#### YOUR GOAL:
Your output is the line containing "How far is point 418,193" plus all lines after it to the end of the records, reproduced exactly, with nothing else.

#### INPUT:
● ● ●
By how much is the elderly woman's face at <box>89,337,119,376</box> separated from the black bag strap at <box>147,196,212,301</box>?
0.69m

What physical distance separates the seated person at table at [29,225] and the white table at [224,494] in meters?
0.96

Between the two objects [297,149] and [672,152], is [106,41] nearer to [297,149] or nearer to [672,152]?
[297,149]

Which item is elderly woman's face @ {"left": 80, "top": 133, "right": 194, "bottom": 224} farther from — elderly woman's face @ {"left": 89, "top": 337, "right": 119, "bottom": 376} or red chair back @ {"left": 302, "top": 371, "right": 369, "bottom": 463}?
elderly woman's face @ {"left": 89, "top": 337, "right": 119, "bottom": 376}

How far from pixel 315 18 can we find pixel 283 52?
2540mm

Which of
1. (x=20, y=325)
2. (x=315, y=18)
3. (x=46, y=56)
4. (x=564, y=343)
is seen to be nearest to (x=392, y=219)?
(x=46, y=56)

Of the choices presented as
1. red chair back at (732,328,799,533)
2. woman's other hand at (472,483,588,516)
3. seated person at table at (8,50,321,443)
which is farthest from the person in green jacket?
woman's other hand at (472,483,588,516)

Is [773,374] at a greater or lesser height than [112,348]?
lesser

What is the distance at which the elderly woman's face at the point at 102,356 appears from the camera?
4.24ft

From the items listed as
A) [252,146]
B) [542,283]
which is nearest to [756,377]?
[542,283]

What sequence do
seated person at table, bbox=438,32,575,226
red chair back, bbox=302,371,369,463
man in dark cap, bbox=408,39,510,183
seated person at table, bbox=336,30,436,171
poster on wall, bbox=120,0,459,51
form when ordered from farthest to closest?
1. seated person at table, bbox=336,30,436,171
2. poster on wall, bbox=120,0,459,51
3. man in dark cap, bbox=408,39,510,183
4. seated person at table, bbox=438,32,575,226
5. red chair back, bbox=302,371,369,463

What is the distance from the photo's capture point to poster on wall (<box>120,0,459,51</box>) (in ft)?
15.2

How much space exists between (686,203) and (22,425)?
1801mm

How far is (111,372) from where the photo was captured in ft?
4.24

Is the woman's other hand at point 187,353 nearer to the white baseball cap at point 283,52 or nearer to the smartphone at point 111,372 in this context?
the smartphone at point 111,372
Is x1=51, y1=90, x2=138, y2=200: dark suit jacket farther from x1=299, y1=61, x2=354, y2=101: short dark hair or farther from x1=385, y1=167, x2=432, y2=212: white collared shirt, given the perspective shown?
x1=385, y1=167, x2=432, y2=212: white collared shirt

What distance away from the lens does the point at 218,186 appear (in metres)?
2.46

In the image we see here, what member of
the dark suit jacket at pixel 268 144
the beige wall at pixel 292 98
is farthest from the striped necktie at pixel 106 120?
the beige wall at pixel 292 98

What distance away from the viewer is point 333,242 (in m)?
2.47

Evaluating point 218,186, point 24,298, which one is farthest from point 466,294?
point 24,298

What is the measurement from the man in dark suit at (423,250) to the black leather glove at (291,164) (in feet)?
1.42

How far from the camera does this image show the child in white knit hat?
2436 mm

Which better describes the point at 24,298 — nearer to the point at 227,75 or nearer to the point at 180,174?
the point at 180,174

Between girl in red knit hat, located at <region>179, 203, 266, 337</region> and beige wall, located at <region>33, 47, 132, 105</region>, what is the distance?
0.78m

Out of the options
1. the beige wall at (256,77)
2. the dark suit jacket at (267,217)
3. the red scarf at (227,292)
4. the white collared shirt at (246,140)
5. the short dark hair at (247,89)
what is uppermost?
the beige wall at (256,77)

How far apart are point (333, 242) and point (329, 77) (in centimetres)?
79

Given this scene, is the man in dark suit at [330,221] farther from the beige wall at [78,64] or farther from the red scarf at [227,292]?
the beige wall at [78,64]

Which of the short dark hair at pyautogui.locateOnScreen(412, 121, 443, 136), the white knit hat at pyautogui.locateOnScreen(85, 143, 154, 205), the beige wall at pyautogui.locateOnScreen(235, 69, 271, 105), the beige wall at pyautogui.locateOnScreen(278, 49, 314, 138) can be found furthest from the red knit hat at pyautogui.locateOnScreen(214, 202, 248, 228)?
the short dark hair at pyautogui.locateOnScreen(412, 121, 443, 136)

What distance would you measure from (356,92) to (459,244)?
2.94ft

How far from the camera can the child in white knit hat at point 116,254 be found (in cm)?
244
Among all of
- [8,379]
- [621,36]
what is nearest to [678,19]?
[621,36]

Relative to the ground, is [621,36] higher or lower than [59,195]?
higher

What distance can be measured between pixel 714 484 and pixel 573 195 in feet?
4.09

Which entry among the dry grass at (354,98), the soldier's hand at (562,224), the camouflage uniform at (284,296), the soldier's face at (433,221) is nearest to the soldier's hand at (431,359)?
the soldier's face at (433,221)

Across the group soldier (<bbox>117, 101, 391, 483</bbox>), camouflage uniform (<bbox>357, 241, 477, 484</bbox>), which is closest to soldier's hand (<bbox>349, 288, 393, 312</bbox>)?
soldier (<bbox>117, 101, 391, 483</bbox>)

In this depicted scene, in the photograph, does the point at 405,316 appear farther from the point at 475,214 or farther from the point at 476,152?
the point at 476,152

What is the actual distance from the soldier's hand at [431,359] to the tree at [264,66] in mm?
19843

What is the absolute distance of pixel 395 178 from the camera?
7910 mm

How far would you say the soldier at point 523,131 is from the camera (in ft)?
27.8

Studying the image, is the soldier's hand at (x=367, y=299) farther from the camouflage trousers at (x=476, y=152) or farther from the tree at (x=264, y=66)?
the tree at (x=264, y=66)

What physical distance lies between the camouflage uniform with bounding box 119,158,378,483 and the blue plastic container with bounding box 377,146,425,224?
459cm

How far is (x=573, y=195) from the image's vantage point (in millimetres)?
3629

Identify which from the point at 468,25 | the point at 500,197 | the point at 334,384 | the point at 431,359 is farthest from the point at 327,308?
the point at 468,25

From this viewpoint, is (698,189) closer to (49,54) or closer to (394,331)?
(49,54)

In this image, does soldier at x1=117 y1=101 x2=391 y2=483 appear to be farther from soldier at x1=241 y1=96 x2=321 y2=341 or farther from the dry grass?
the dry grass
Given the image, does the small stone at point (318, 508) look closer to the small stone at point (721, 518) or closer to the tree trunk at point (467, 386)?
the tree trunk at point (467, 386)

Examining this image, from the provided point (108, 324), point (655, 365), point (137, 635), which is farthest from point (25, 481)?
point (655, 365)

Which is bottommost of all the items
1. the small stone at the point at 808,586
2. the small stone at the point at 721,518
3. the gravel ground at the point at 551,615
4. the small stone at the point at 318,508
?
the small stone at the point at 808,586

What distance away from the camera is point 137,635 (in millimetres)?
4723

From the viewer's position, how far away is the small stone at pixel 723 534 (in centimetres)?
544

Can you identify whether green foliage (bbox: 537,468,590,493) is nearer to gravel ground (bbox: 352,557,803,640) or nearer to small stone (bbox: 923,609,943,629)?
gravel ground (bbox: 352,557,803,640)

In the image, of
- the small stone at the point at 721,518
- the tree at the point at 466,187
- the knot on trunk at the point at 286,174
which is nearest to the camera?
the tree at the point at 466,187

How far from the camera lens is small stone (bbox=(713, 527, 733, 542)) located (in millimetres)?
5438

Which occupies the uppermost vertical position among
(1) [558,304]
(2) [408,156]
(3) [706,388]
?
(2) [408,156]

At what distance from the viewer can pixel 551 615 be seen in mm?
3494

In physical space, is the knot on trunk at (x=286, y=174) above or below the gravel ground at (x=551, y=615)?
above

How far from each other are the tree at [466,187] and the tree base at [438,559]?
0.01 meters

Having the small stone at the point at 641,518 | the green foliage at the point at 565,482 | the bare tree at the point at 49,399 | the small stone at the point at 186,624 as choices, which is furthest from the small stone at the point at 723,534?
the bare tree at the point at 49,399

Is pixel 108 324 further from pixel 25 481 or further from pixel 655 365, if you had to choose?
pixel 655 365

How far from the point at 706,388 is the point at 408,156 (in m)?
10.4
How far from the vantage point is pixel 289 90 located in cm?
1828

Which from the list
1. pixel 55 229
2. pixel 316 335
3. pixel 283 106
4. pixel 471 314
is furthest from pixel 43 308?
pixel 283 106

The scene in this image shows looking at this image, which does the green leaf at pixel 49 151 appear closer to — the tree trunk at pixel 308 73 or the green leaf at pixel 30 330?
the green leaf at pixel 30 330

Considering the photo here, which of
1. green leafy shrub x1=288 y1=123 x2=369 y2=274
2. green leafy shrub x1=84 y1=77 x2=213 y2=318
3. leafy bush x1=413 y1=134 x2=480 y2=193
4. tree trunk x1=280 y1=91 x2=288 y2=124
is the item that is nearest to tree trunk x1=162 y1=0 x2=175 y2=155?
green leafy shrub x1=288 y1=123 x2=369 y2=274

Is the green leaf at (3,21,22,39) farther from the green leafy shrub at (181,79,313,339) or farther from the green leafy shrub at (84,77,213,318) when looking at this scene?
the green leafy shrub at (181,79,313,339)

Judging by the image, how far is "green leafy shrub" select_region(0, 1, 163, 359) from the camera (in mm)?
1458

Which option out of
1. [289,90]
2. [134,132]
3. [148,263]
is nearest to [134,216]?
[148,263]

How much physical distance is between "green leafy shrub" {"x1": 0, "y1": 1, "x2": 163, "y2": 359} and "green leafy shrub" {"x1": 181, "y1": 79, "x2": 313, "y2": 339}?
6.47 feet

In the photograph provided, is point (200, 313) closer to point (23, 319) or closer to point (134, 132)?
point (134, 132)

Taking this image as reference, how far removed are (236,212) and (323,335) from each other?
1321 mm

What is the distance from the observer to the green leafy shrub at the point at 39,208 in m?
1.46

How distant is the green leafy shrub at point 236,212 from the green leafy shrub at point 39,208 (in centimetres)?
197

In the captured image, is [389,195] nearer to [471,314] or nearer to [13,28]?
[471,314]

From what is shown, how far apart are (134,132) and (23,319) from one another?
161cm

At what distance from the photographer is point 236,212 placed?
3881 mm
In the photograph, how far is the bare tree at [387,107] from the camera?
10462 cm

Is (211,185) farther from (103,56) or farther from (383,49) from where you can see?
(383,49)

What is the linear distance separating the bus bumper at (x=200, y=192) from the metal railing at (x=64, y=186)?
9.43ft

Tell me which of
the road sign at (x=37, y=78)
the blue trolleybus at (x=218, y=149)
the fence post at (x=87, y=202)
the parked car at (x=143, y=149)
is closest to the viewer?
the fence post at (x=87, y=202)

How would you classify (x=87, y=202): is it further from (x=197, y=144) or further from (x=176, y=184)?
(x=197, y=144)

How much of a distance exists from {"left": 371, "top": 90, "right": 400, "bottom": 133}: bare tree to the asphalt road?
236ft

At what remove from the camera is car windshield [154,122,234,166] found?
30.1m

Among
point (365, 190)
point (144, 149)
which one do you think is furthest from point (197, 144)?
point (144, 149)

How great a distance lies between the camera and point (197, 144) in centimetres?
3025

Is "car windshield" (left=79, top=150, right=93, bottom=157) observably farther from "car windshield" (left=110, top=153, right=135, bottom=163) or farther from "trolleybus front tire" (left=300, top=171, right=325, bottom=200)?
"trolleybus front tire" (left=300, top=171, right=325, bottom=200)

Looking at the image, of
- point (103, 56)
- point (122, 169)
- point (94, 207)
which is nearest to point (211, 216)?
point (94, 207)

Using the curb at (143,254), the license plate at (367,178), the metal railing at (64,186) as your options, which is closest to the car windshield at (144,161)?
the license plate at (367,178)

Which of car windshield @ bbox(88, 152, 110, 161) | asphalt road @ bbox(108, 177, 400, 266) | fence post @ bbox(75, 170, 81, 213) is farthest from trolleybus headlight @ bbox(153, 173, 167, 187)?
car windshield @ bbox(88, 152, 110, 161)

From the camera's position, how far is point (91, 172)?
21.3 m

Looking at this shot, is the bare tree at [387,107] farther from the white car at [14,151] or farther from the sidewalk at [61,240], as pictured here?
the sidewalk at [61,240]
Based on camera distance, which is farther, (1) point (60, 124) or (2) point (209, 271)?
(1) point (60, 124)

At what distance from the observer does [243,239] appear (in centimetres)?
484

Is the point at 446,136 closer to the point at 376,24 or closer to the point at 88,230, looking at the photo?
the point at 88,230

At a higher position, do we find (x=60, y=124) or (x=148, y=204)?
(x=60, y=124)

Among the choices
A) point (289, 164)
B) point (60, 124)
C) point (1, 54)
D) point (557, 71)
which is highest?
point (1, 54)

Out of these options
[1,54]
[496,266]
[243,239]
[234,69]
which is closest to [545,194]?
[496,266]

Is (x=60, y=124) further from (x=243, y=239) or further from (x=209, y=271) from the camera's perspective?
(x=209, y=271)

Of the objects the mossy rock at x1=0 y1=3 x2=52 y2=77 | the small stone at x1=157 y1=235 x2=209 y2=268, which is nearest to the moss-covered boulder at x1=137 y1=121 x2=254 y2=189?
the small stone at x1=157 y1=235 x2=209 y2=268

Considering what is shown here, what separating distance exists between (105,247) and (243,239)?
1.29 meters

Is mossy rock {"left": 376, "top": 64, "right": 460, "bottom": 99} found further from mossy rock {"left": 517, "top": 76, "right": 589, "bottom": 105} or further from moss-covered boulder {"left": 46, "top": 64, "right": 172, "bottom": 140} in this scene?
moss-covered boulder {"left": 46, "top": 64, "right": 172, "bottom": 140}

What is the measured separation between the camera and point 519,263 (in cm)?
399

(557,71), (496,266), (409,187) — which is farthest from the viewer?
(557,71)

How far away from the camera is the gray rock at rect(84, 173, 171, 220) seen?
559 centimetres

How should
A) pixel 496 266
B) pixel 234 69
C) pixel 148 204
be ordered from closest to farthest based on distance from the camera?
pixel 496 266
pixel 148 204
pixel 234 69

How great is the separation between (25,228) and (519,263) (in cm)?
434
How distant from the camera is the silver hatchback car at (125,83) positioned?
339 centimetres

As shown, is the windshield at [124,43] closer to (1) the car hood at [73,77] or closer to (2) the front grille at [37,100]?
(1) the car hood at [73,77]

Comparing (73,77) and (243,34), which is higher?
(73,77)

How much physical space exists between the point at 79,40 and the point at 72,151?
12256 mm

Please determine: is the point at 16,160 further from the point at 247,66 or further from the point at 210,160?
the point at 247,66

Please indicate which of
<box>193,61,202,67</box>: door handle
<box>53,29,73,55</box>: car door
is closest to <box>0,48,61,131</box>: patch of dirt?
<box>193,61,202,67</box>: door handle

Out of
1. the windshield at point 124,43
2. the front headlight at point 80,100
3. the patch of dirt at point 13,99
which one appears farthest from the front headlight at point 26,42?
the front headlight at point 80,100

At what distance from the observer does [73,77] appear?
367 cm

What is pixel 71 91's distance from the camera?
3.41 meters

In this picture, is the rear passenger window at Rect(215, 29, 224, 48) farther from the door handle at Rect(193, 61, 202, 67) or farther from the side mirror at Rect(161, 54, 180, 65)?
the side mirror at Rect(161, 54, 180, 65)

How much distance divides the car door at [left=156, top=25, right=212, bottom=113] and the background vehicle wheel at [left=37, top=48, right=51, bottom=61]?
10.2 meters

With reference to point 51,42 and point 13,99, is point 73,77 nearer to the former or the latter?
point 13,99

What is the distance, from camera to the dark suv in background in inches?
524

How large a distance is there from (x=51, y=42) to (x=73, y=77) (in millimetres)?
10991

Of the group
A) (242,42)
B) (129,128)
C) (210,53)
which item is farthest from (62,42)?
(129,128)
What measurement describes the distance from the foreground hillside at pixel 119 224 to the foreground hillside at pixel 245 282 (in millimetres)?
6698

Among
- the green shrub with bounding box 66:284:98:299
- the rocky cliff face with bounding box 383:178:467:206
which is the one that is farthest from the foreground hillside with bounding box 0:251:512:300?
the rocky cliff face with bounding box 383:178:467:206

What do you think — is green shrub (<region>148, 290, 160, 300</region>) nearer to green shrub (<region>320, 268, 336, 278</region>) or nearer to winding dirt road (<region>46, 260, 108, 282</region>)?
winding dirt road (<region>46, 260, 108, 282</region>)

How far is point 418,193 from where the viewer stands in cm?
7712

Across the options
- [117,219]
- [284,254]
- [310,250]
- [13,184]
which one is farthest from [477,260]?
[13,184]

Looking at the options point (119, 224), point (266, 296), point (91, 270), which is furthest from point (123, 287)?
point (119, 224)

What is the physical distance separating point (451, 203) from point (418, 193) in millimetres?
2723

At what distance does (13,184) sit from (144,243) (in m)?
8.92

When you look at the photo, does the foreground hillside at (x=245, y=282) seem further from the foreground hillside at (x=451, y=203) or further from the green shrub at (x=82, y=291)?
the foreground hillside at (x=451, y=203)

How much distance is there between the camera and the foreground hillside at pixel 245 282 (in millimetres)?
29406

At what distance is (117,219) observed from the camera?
● ● ●
#### EXERCISE OUTPUT:
How far is point 418,193 from where the viewer stands in cm?
7712

Across the options
- [117,219]
- [284,254]
- [310,250]
- [13,184]
which one is farthest from [477,260]?
[13,184]

Looking at the options point (119, 224), point (266, 296), point (91, 270), which is furthest from point (123, 287)?
point (119, 224)

What is the physical distance separating point (451, 203) from point (418, 193) in millimetres?
2723

At what distance does (13,184) sit from (144,243) (in m)?
8.92

When you look at the photo, does the foreground hillside at (x=245, y=282) seem further from the foreground hillside at (x=451, y=203) or further from the green shrub at (x=82, y=291)?
the foreground hillside at (x=451, y=203)

How much distance is there between the camera and the foreground hillside at pixel 245 282 (in millimetres)?
29406

At what distance is (117,219) observed from the camera?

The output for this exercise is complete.